==== EXTRACT TO READ
It was the third major change announced for the Campbell County center in 11 months. In June, state officials announced girls housed at the former female-only facility would be moved to the state’s regional juvenile detention center in Ashland. The Newport facility had only been an all-female center for six months when the change was announced.

Low staffing levels “due to the competitive local labor market” were cited as the reason for the move to Ashland in a June 16 memo from the Kentucky Department of Juvenile Justice. But the series of rapid overhauls over the past year at the Campbell County facility are glaring in the light of a 2023 independent auditindicating ongoing problems — including understaffing, use of force, and questionable use of isolation — at the state’s eight juvenile detention centers, including the one in Newport.

At the time the 231-page audit was conducted by consulting firm CGL Management Group in 2023, 24.1% of correctional officer positions at the Newport facility were vacant, the report shows. There were only 22 officers working at the facility, although the facility had funding for 29 officers, per the audit. Changes had just been made in June in response to understaffing according to the June 16 memo.

When asked about staffing and other issues at the state’s juvenile detention centers during his weekly Team Kentucky update on Thursday, Beshear focused mostly on the positives. He said staff numbers have gradually improved thanks to over $267 million budgeted for juvenile justice programs in the current state budget and $25 million in additional funds appropriated by lawmakers last year.
========
==== DATA SHOWN
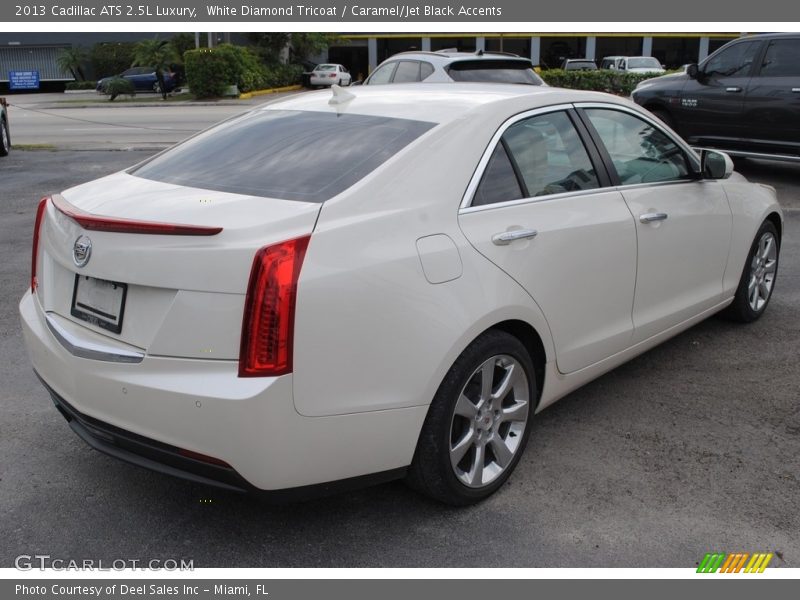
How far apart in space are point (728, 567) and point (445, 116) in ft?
========
# EXERCISE DETAILS
From the text above on the Campbell County juvenile detention center, pull out the passage from "When asked about" up to and including "lawmakers last year.", copied word for word.

# CORRECT RESPONSE
When asked about staffing and other issues at the state’s juvenile detention centers during his weekly Team Kentucky update on Thursday, Beshear focused mostly on the positives. He said staff numbers have gradually improved thanks to over $267 million budgeted for juvenile justice programs in the current state budget and $25 million in additional funds appropriated by lawmakers last year.